RISI’s September International Woodfiber Report, while reiterating ongoing concerns about the logging capacity deficit, notes that “a trucker shortage now tops US timber capacity concerns,” citing—among other sources—published FRA surveys and reports.
Nationwide, for all trucking sectors, one trucking association estimates a current shortage of 35,000 “qualified” drivers, “with that number expected to surge five-fold in ten years,” in view of high turnover rates.
For forest product haulers specifically, the raft of burdensome regulations—CSA, above all—as well as other federal regulations and state and local restrictions pinch the driver pool, as do rising insurance rates, while volatile diesel prices and new engine standards add additional operational expenses.
RISI cites several recommendations that have emerged from FRA’s engagement with the issue: work to reform CSA; improve communications between mills, loggers, and truckers; make reducing truck turnaround time a priority; and enact gross vehicle weight reform.

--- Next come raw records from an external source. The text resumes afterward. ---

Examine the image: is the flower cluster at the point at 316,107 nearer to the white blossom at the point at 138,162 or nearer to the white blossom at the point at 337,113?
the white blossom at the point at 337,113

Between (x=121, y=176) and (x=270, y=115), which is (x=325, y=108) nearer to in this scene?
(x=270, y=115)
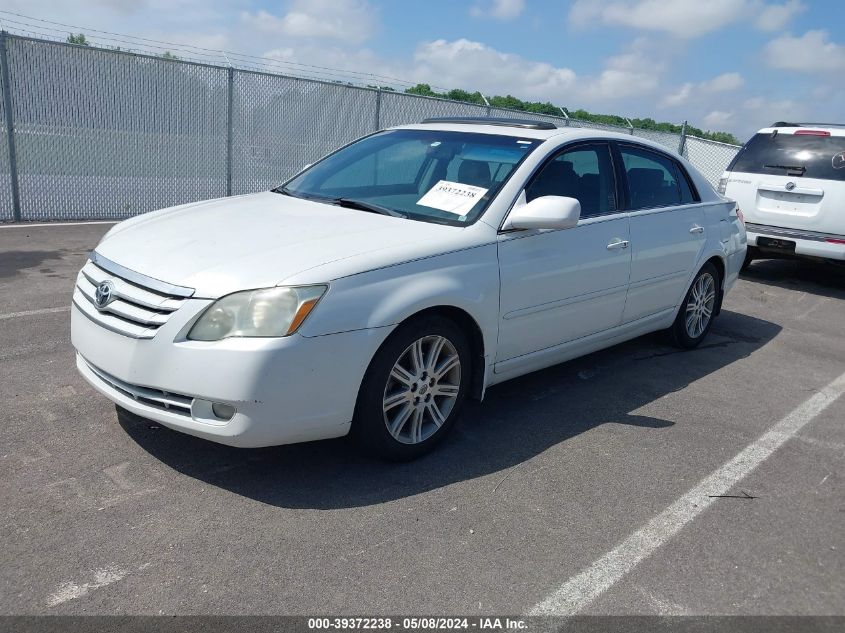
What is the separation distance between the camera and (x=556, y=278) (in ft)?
13.9

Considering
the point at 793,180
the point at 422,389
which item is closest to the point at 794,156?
the point at 793,180

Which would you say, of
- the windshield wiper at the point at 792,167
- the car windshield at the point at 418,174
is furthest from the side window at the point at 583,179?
the windshield wiper at the point at 792,167

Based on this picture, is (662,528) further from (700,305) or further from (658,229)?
(700,305)

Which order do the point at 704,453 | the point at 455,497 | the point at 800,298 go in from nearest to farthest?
the point at 455,497 → the point at 704,453 → the point at 800,298

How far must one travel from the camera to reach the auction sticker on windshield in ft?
13.3

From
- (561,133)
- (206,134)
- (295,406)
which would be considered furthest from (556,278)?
(206,134)

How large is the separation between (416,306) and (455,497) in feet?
2.93

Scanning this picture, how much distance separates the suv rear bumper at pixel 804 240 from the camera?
28.0 ft

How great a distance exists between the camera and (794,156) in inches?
352

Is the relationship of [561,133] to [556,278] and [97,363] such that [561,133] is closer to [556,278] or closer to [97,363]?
[556,278]

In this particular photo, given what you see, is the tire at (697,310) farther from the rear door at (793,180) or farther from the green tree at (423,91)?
the green tree at (423,91)

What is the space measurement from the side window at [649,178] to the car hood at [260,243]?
1.81 meters

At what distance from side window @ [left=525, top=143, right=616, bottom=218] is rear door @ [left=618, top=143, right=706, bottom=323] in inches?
8.6

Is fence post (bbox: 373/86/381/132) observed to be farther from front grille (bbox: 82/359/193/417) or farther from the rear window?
front grille (bbox: 82/359/193/417)
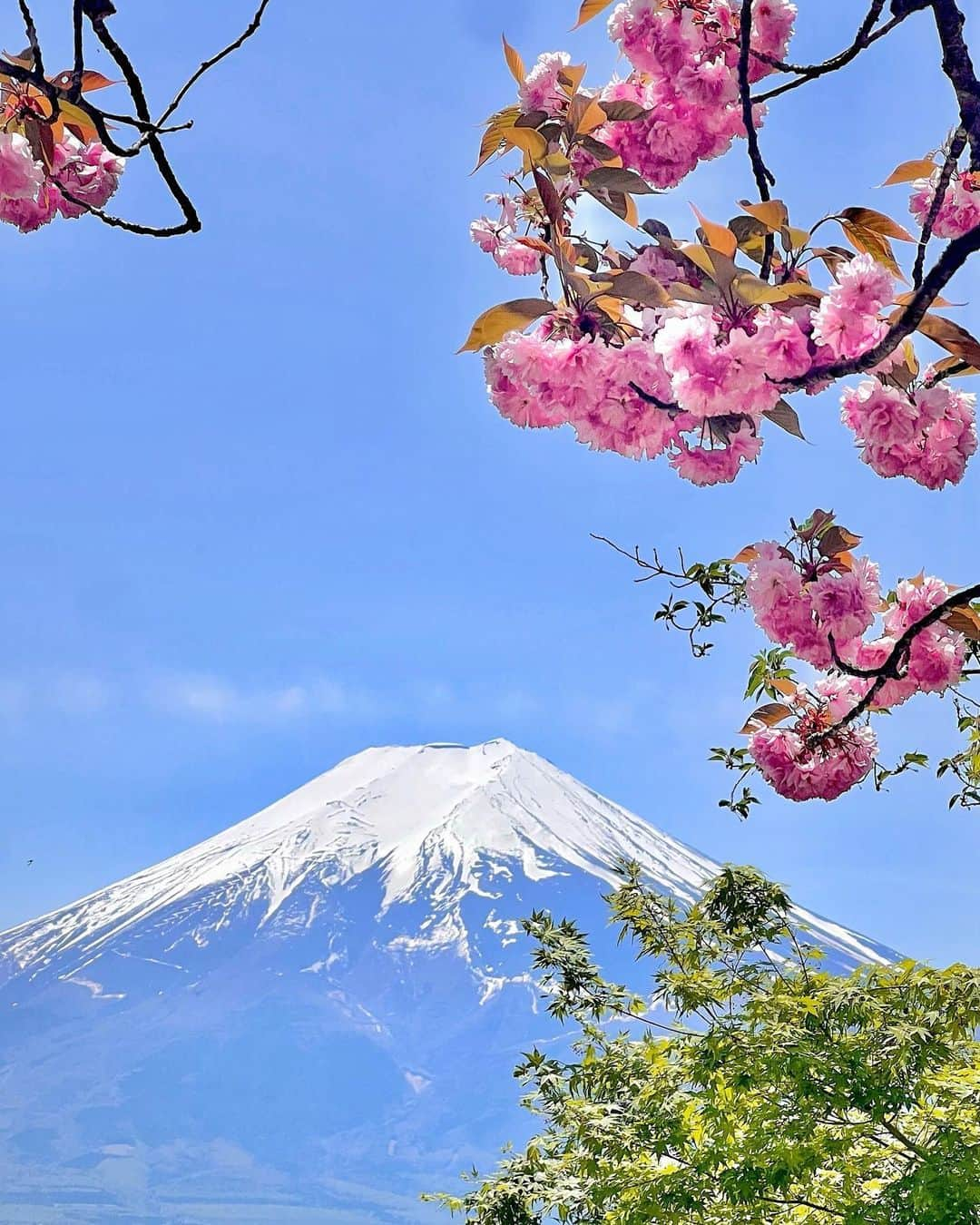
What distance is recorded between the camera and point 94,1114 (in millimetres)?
138750

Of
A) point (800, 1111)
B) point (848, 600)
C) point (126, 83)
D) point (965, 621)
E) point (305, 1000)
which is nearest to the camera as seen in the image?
point (126, 83)

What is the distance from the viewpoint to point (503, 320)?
143 cm

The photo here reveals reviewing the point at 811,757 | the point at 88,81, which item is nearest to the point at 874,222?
the point at 88,81

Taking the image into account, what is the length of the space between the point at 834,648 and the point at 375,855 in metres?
151

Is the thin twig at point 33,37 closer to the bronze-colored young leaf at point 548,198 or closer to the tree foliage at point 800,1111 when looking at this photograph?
the bronze-colored young leaf at point 548,198

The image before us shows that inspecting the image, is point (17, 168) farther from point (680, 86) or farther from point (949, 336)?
point (949, 336)

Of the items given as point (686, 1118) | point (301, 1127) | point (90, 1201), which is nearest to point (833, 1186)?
point (686, 1118)

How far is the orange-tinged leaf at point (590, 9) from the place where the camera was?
1.68 meters

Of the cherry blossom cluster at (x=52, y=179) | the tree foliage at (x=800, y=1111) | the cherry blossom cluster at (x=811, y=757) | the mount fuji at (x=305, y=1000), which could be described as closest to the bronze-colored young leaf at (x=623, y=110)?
the cherry blossom cluster at (x=52, y=179)

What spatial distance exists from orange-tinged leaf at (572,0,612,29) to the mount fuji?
13477cm

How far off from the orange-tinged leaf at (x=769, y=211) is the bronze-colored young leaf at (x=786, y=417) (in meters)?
0.27

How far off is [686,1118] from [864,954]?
410 feet

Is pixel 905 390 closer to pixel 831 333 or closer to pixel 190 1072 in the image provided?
pixel 831 333

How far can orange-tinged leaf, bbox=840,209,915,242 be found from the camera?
1446 millimetres
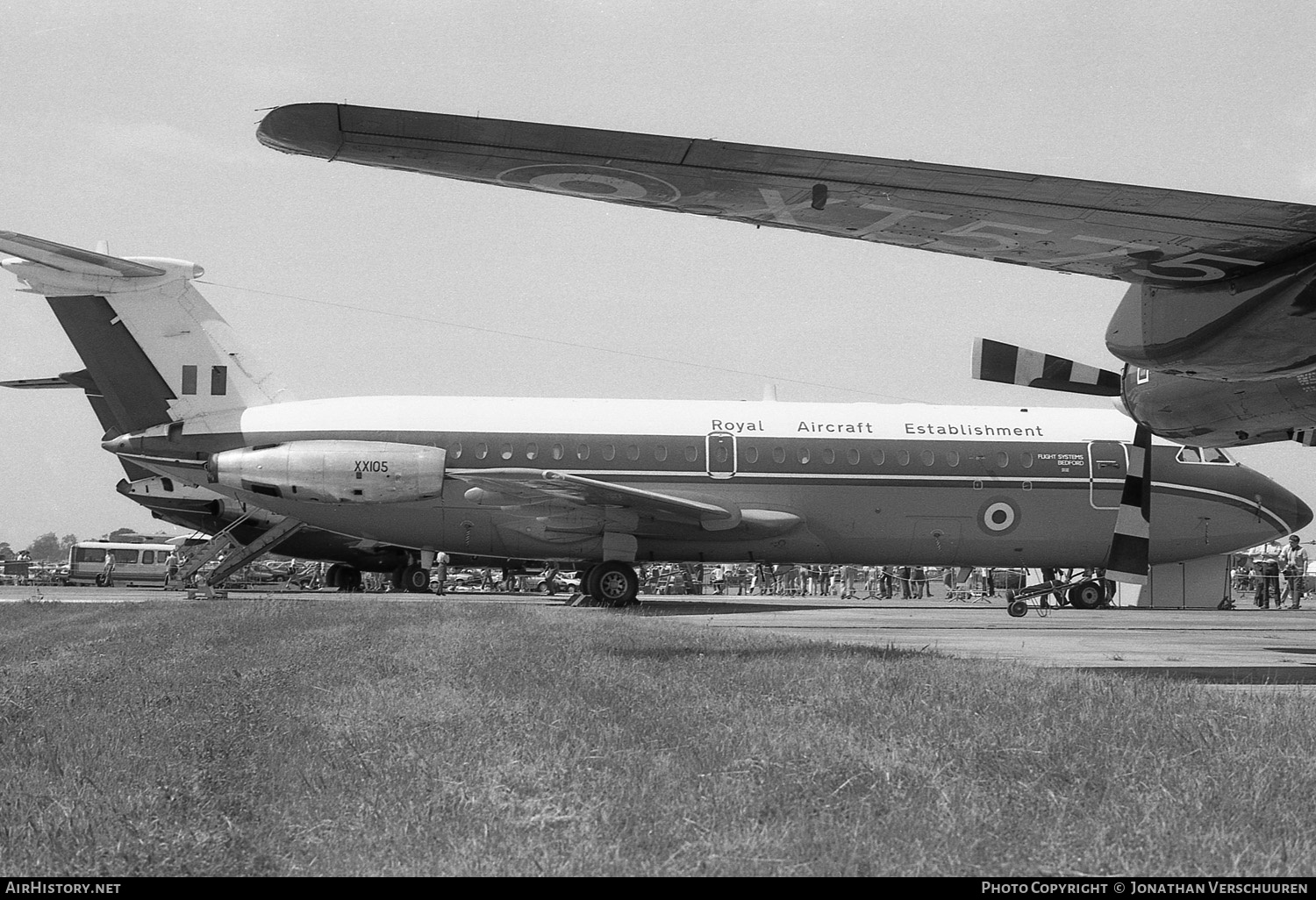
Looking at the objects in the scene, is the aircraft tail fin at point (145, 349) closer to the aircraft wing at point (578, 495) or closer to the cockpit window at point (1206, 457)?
the aircraft wing at point (578, 495)

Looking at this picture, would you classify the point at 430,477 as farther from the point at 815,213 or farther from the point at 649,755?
the point at 649,755

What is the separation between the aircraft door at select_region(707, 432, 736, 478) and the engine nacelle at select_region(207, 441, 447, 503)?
5060 millimetres

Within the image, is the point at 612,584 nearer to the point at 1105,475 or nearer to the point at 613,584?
the point at 613,584

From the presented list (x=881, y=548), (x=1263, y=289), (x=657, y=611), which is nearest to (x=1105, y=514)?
(x=881, y=548)

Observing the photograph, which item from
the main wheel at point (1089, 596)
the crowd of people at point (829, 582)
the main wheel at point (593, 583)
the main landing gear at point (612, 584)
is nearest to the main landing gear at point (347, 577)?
the crowd of people at point (829, 582)

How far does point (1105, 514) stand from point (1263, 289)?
14.8 m

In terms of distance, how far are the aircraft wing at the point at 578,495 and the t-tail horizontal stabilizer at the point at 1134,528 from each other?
7530 millimetres

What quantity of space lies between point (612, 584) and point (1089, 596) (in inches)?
421

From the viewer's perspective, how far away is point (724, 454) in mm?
22859

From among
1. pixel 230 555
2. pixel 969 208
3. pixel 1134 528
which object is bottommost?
pixel 230 555

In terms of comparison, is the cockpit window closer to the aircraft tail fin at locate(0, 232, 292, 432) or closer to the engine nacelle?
the engine nacelle

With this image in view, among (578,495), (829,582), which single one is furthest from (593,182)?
(829,582)

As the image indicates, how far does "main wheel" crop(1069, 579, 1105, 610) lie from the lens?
2545cm

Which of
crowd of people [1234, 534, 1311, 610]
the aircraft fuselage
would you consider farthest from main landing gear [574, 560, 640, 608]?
crowd of people [1234, 534, 1311, 610]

An August 25 Transport Topics article also affirms a nationwide truck driver shortage, reporting the view that it is “the worst [the trucking] industry has ever seen, and it’s not going away.”
The key, reiterated recommendation is to keep trucking company managers and directors “in regular contact with their drivers” and to ensure that other departments “are ultimately support groups for drivers . . . no closed doors.”
One carrier’s manager reports a policy of providing safety and performance bonuses to improve morale and driver retention. Another manager says driver retention “starts with recruiting. If you don’t get the right driver, he or she is not going to stay,” adding that one of the best places to find new drivers is through one’s current drivers,” and recommends implementing recruitment bonuses.